-- Aim --
Copy the rows below word for word, from their first line through the line that contains "114L85 125H102L111 117V97L102", and leave out the pictures.

-- Input rows --
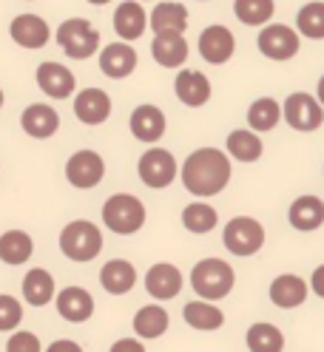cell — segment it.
<instances>
[{
  "mask_svg": "<svg viewBox=\"0 0 324 352\" xmlns=\"http://www.w3.org/2000/svg\"><path fill=\"white\" fill-rule=\"evenodd\" d=\"M111 349H114V352H120V349H137V352H142L145 346H142L140 341H128V338H125V341H117Z\"/></svg>",
  "mask_w": 324,
  "mask_h": 352,
  "instance_id": "obj_40",
  "label": "cell"
},
{
  "mask_svg": "<svg viewBox=\"0 0 324 352\" xmlns=\"http://www.w3.org/2000/svg\"><path fill=\"white\" fill-rule=\"evenodd\" d=\"M310 287H313V293L318 298H324V264H321V267H316V273L310 278Z\"/></svg>",
  "mask_w": 324,
  "mask_h": 352,
  "instance_id": "obj_39",
  "label": "cell"
},
{
  "mask_svg": "<svg viewBox=\"0 0 324 352\" xmlns=\"http://www.w3.org/2000/svg\"><path fill=\"white\" fill-rule=\"evenodd\" d=\"M74 114L85 125H102L111 117V97L102 88H85L74 97Z\"/></svg>",
  "mask_w": 324,
  "mask_h": 352,
  "instance_id": "obj_12",
  "label": "cell"
},
{
  "mask_svg": "<svg viewBox=\"0 0 324 352\" xmlns=\"http://www.w3.org/2000/svg\"><path fill=\"white\" fill-rule=\"evenodd\" d=\"M230 182V160L219 148H199L185 160L182 185L193 196H216Z\"/></svg>",
  "mask_w": 324,
  "mask_h": 352,
  "instance_id": "obj_1",
  "label": "cell"
},
{
  "mask_svg": "<svg viewBox=\"0 0 324 352\" xmlns=\"http://www.w3.org/2000/svg\"><path fill=\"white\" fill-rule=\"evenodd\" d=\"M222 241L233 256H253L265 245V228L250 216H236L225 225Z\"/></svg>",
  "mask_w": 324,
  "mask_h": 352,
  "instance_id": "obj_6",
  "label": "cell"
},
{
  "mask_svg": "<svg viewBox=\"0 0 324 352\" xmlns=\"http://www.w3.org/2000/svg\"><path fill=\"white\" fill-rule=\"evenodd\" d=\"M9 34L17 46H23V49H43L52 37L46 20L37 14H17L9 26Z\"/></svg>",
  "mask_w": 324,
  "mask_h": 352,
  "instance_id": "obj_15",
  "label": "cell"
},
{
  "mask_svg": "<svg viewBox=\"0 0 324 352\" xmlns=\"http://www.w3.org/2000/svg\"><path fill=\"white\" fill-rule=\"evenodd\" d=\"M273 0H236L233 12L245 26H262L273 17Z\"/></svg>",
  "mask_w": 324,
  "mask_h": 352,
  "instance_id": "obj_35",
  "label": "cell"
},
{
  "mask_svg": "<svg viewBox=\"0 0 324 352\" xmlns=\"http://www.w3.org/2000/svg\"><path fill=\"white\" fill-rule=\"evenodd\" d=\"M182 318H185V324H191L193 329H219L222 324H225V316H222V310L219 307H213V304H208V298H202V301H188L185 304V310H182Z\"/></svg>",
  "mask_w": 324,
  "mask_h": 352,
  "instance_id": "obj_28",
  "label": "cell"
},
{
  "mask_svg": "<svg viewBox=\"0 0 324 352\" xmlns=\"http://www.w3.org/2000/svg\"><path fill=\"white\" fill-rule=\"evenodd\" d=\"M100 69L111 80H125L137 69V52L131 46H125V43H111L100 54Z\"/></svg>",
  "mask_w": 324,
  "mask_h": 352,
  "instance_id": "obj_18",
  "label": "cell"
},
{
  "mask_svg": "<svg viewBox=\"0 0 324 352\" xmlns=\"http://www.w3.org/2000/svg\"><path fill=\"white\" fill-rule=\"evenodd\" d=\"M148 26L157 32H185L188 29V9L182 3H160L148 14Z\"/></svg>",
  "mask_w": 324,
  "mask_h": 352,
  "instance_id": "obj_27",
  "label": "cell"
},
{
  "mask_svg": "<svg viewBox=\"0 0 324 352\" xmlns=\"http://www.w3.org/2000/svg\"><path fill=\"white\" fill-rule=\"evenodd\" d=\"M102 176H105V162L94 151H77L66 162V179L80 190L97 188L102 182Z\"/></svg>",
  "mask_w": 324,
  "mask_h": 352,
  "instance_id": "obj_9",
  "label": "cell"
},
{
  "mask_svg": "<svg viewBox=\"0 0 324 352\" xmlns=\"http://www.w3.org/2000/svg\"><path fill=\"white\" fill-rule=\"evenodd\" d=\"M102 225L120 236H131L145 225V205L131 193H114L102 205Z\"/></svg>",
  "mask_w": 324,
  "mask_h": 352,
  "instance_id": "obj_3",
  "label": "cell"
},
{
  "mask_svg": "<svg viewBox=\"0 0 324 352\" xmlns=\"http://www.w3.org/2000/svg\"><path fill=\"white\" fill-rule=\"evenodd\" d=\"M100 284H102V290H105V293H111V296H125V293L137 284V270H134V264H131V261H125V258H111V261H105V267L100 270Z\"/></svg>",
  "mask_w": 324,
  "mask_h": 352,
  "instance_id": "obj_20",
  "label": "cell"
},
{
  "mask_svg": "<svg viewBox=\"0 0 324 352\" xmlns=\"http://www.w3.org/2000/svg\"><path fill=\"white\" fill-rule=\"evenodd\" d=\"M137 170H140V179L148 188L160 190V188H168L171 182H174V176H177V160L171 157L168 151H162V148H148L142 157H140Z\"/></svg>",
  "mask_w": 324,
  "mask_h": 352,
  "instance_id": "obj_7",
  "label": "cell"
},
{
  "mask_svg": "<svg viewBox=\"0 0 324 352\" xmlns=\"http://www.w3.org/2000/svg\"><path fill=\"white\" fill-rule=\"evenodd\" d=\"M148 29V14L137 0H125L114 12V32L117 37H122L125 43H131L137 37H142V32Z\"/></svg>",
  "mask_w": 324,
  "mask_h": 352,
  "instance_id": "obj_19",
  "label": "cell"
},
{
  "mask_svg": "<svg viewBox=\"0 0 324 352\" xmlns=\"http://www.w3.org/2000/svg\"><path fill=\"white\" fill-rule=\"evenodd\" d=\"M219 222V213L213 210V205H205V202H193L182 210V225L191 230V233H210Z\"/></svg>",
  "mask_w": 324,
  "mask_h": 352,
  "instance_id": "obj_33",
  "label": "cell"
},
{
  "mask_svg": "<svg viewBox=\"0 0 324 352\" xmlns=\"http://www.w3.org/2000/svg\"><path fill=\"white\" fill-rule=\"evenodd\" d=\"M131 134L140 142H157L165 134V114L157 105H137L131 114Z\"/></svg>",
  "mask_w": 324,
  "mask_h": 352,
  "instance_id": "obj_22",
  "label": "cell"
},
{
  "mask_svg": "<svg viewBox=\"0 0 324 352\" xmlns=\"http://www.w3.org/2000/svg\"><path fill=\"white\" fill-rule=\"evenodd\" d=\"M57 313L66 318V321H85V318H91L94 313V298L89 296V290H83V287H66L60 296H57Z\"/></svg>",
  "mask_w": 324,
  "mask_h": 352,
  "instance_id": "obj_24",
  "label": "cell"
},
{
  "mask_svg": "<svg viewBox=\"0 0 324 352\" xmlns=\"http://www.w3.org/2000/svg\"><path fill=\"white\" fill-rule=\"evenodd\" d=\"M168 313L157 304H148L142 310L134 316V329L140 338H160L165 329H168Z\"/></svg>",
  "mask_w": 324,
  "mask_h": 352,
  "instance_id": "obj_30",
  "label": "cell"
},
{
  "mask_svg": "<svg viewBox=\"0 0 324 352\" xmlns=\"http://www.w3.org/2000/svg\"><path fill=\"white\" fill-rule=\"evenodd\" d=\"M89 3H94V6H102V3H108V0H89Z\"/></svg>",
  "mask_w": 324,
  "mask_h": 352,
  "instance_id": "obj_43",
  "label": "cell"
},
{
  "mask_svg": "<svg viewBox=\"0 0 324 352\" xmlns=\"http://www.w3.org/2000/svg\"><path fill=\"white\" fill-rule=\"evenodd\" d=\"M23 318V307L12 296H0V333L3 329H14Z\"/></svg>",
  "mask_w": 324,
  "mask_h": 352,
  "instance_id": "obj_37",
  "label": "cell"
},
{
  "mask_svg": "<svg viewBox=\"0 0 324 352\" xmlns=\"http://www.w3.org/2000/svg\"><path fill=\"white\" fill-rule=\"evenodd\" d=\"M256 46H259V52H262L265 57L282 63V60H290V57L299 54L301 40H299L296 29L282 26V23H273V26L262 29V34H259V40H256Z\"/></svg>",
  "mask_w": 324,
  "mask_h": 352,
  "instance_id": "obj_8",
  "label": "cell"
},
{
  "mask_svg": "<svg viewBox=\"0 0 324 352\" xmlns=\"http://www.w3.org/2000/svg\"><path fill=\"white\" fill-rule=\"evenodd\" d=\"M233 52H236V40H233V34H230V29H225V26H208L202 34H199V54L208 60V63H213V65H222V63H228L230 57H233Z\"/></svg>",
  "mask_w": 324,
  "mask_h": 352,
  "instance_id": "obj_13",
  "label": "cell"
},
{
  "mask_svg": "<svg viewBox=\"0 0 324 352\" xmlns=\"http://www.w3.org/2000/svg\"><path fill=\"white\" fill-rule=\"evenodd\" d=\"M74 74L60 63H40L37 69V85L43 94H49L52 100H66L74 91Z\"/></svg>",
  "mask_w": 324,
  "mask_h": 352,
  "instance_id": "obj_14",
  "label": "cell"
},
{
  "mask_svg": "<svg viewBox=\"0 0 324 352\" xmlns=\"http://www.w3.org/2000/svg\"><path fill=\"white\" fill-rule=\"evenodd\" d=\"M0 108H3V91H0Z\"/></svg>",
  "mask_w": 324,
  "mask_h": 352,
  "instance_id": "obj_44",
  "label": "cell"
},
{
  "mask_svg": "<svg viewBox=\"0 0 324 352\" xmlns=\"http://www.w3.org/2000/svg\"><path fill=\"white\" fill-rule=\"evenodd\" d=\"M279 120H282V105H279L276 100H270V97L256 100L248 108V122H250L253 131H270V128L279 125Z\"/></svg>",
  "mask_w": 324,
  "mask_h": 352,
  "instance_id": "obj_32",
  "label": "cell"
},
{
  "mask_svg": "<svg viewBox=\"0 0 324 352\" xmlns=\"http://www.w3.org/2000/svg\"><path fill=\"white\" fill-rule=\"evenodd\" d=\"M285 346V336L273 324H253L248 329V349L253 352H279Z\"/></svg>",
  "mask_w": 324,
  "mask_h": 352,
  "instance_id": "obj_34",
  "label": "cell"
},
{
  "mask_svg": "<svg viewBox=\"0 0 324 352\" xmlns=\"http://www.w3.org/2000/svg\"><path fill=\"white\" fill-rule=\"evenodd\" d=\"M233 284H236V273H233L230 264L222 261V258H202L197 267L191 270V287H193V293L208 298V301L230 296Z\"/></svg>",
  "mask_w": 324,
  "mask_h": 352,
  "instance_id": "obj_2",
  "label": "cell"
},
{
  "mask_svg": "<svg viewBox=\"0 0 324 352\" xmlns=\"http://www.w3.org/2000/svg\"><path fill=\"white\" fill-rule=\"evenodd\" d=\"M174 88H177L180 102H185L188 108H199L210 100V82L202 72H193V69L180 72L174 80Z\"/></svg>",
  "mask_w": 324,
  "mask_h": 352,
  "instance_id": "obj_21",
  "label": "cell"
},
{
  "mask_svg": "<svg viewBox=\"0 0 324 352\" xmlns=\"http://www.w3.org/2000/svg\"><path fill=\"white\" fill-rule=\"evenodd\" d=\"M23 296H26V304H32V307H46L54 298V278H52V273H46L43 267H34L32 273H26V278H23Z\"/></svg>",
  "mask_w": 324,
  "mask_h": 352,
  "instance_id": "obj_29",
  "label": "cell"
},
{
  "mask_svg": "<svg viewBox=\"0 0 324 352\" xmlns=\"http://www.w3.org/2000/svg\"><path fill=\"white\" fill-rule=\"evenodd\" d=\"M145 290L151 298L157 301H168V298H177L182 290V273L174 267V264H154L148 273H145Z\"/></svg>",
  "mask_w": 324,
  "mask_h": 352,
  "instance_id": "obj_11",
  "label": "cell"
},
{
  "mask_svg": "<svg viewBox=\"0 0 324 352\" xmlns=\"http://www.w3.org/2000/svg\"><path fill=\"white\" fill-rule=\"evenodd\" d=\"M318 102H321V105H324V77H321V80H318Z\"/></svg>",
  "mask_w": 324,
  "mask_h": 352,
  "instance_id": "obj_42",
  "label": "cell"
},
{
  "mask_svg": "<svg viewBox=\"0 0 324 352\" xmlns=\"http://www.w3.org/2000/svg\"><path fill=\"white\" fill-rule=\"evenodd\" d=\"M305 298H307V281L305 278H299L293 273H285V276L273 278V284H270V301L276 307H282V310H293V307L305 304Z\"/></svg>",
  "mask_w": 324,
  "mask_h": 352,
  "instance_id": "obj_23",
  "label": "cell"
},
{
  "mask_svg": "<svg viewBox=\"0 0 324 352\" xmlns=\"http://www.w3.org/2000/svg\"><path fill=\"white\" fill-rule=\"evenodd\" d=\"M60 250L66 253L72 261H91L102 250V233L85 219L69 222L60 233Z\"/></svg>",
  "mask_w": 324,
  "mask_h": 352,
  "instance_id": "obj_4",
  "label": "cell"
},
{
  "mask_svg": "<svg viewBox=\"0 0 324 352\" xmlns=\"http://www.w3.org/2000/svg\"><path fill=\"white\" fill-rule=\"evenodd\" d=\"M228 151H230V157L239 160V162H256L259 157H262L265 145L253 134V131H230Z\"/></svg>",
  "mask_w": 324,
  "mask_h": 352,
  "instance_id": "obj_31",
  "label": "cell"
},
{
  "mask_svg": "<svg viewBox=\"0 0 324 352\" xmlns=\"http://www.w3.org/2000/svg\"><path fill=\"white\" fill-rule=\"evenodd\" d=\"M282 117L288 120V125L293 131H316L321 122H324V114H321V102L313 100L310 94H290L282 105Z\"/></svg>",
  "mask_w": 324,
  "mask_h": 352,
  "instance_id": "obj_10",
  "label": "cell"
},
{
  "mask_svg": "<svg viewBox=\"0 0 324 352\" xmlns=\"http://www.w3.org/2000/svg\"><path fill=\"white\" fill-rule=\"evenodd\" d=\"M32 253H34V245H32L29 233H23V230H6L3 236H0V261H3V264L17 267V264L29 261Z\"/></svg>",
  "mask_w": 324,
  "mask_h": 352,
  "instance_id": "obj_26",
  "label": "cell"
},
{
  "mask_svg": "<svg viewBox=\"0 0 324 352\" xmlns=\"http://www.w3.org/2000/svg\"><path fill=\"white\" fill-rule=\"evenodd\" d=\"M6 349L9 352H40V341L32 333H14L12 341L6 344Z\"/></svg>",
  "mask_w": 324,
  "mask_h": 352,
  "instance_id": "obj_38",
  "label": "cell"
},
{
  "mask_svg": "<svg viewBox=\"0 0 324 352\" xmlns=\"http://www.w3.org/2000/svg\"><path fill=\"white\" fill-rule=\"evenodd\" d=\"M57 43L72 60H89L100 46V32L85 17H72L57 29Z\"/></svg>",
  "mask_w": 324,
  "mask_h": 352,
  "instance_id": "obj_5",
  "label": "cell"
},
{
  "mask_svg": "<svg viewBox=\"0 0 324 352\" xmlns=\"http://www.w3.org/2000/svg\"><path fill=\"white\" fill-rule=\"evenodd\" d=\"M288 219L296 230H316L324 225V202L318 196H299L290 205Z\"/></svg>",
  "mask_w": 324,
  "mask_h": 352,
  "instance_id": "obj_25",
  "label": "cell"
},
{
  "mask_svg": "<svg viewBox=\"0 0 324 352\" xmlns=\"http://www.w3.org/2000/svg\"><path fill=\"white\" fill-rule=\"evenodd\" d=\"M151 54L162 69H177L188 60V43L182 32H157L154 43H151Z\"/></svg>",
  "mask_w": 324,
  "mask_h": 352,
  "instance_id": "obj_16",
  "label": "cell"
},
{
  "mask_svg": "<svg viewBox=\"0 0 324 352\" xmlns=\"http://www.w3.org/2000/svg\"><path fill=\"white\" fill-rule=\"evenodd\" d=\"M20 125H23V131L29 137L34 140H49L57 134V128H60V114L54 111V108L49 105H43V102H34L29 105L23 117H20Z\"/></svg>",
  "mask_w": 324,
  "mask_h": 352,
  "instance_id": "obj_17",
  "label": "cell"
},
{
  "mask_svg": "<svg viewBox=\"0 0 324 352\" xmlns=\"http://www.w3.org/2000/svg\"><path fill=\"white\" fill-rule=\"evenodd\" d=\"M49 349H52V352H60V349H66V352L72 349V352H77L80 346H77V344H72V341H60V344H52Z\"/></svg>",
  "mask_w": 324,
  "mask_h": 352,
  "instance_id": "obj_41",
  "label": "cell"
},
{
  "mask_svg": "<svg viewBox=\"0 0 324 352\" xmlns=\"http://www.w3.org/2000/svg\"><path fill=\"white\" fill-rule=\"evenodd\" d=\"M296 26H299V34H305L310 40H324V3L316 0V3L301 6Z\"/></svg>",
  "mask_w": 324,
  "mask_h": 352,
  "instance_id": "obj_36",
  "label": "cell"
}]
</instances>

-- The solution --
cell — segment it.
<instances>
[{
  "mask_svg": "<svg viewBox=\"0 0 324 352\" xmlns=\"http://www.w3.org/2000/svg\"><path fill=\"white\" fill-rule=\"evenodd\" d=\"M111 349H114V352H120V349H137V352H142L145 346H142L140 341H128V338H125V341H117Z\"/></svg>",
  "mask_w": 324,
  "mask_h": 352,
  "instance_id": "obj_40",
  "label": "cell"
},
{
  "mask_svg": "<svg viewBox=\"0 0 324 352\" xmlns=\"http://www.w3.org/2000/svg\"><path fill=\"white\" fill-rule=\"evenodd\" d=\"M310 287H313V293L318 298H324V264H321V267H316V273L310 278Z\"/></svg>",
  "mask_w": 324,
  "mask_h": 352,
  "instance_id": "obj_39",
  "label": "cell"
},
{
  "mask_svg": "<svg viewBox=\"0 0 324 352\" xmlns=\"http://www.w3.org/2000/svg\"><path fill=\"white\" fill-rule=\"evenodd\" d=\"M74 114L85 125H102L111 117V97L102 88H85L74 97Z\"/></svg>",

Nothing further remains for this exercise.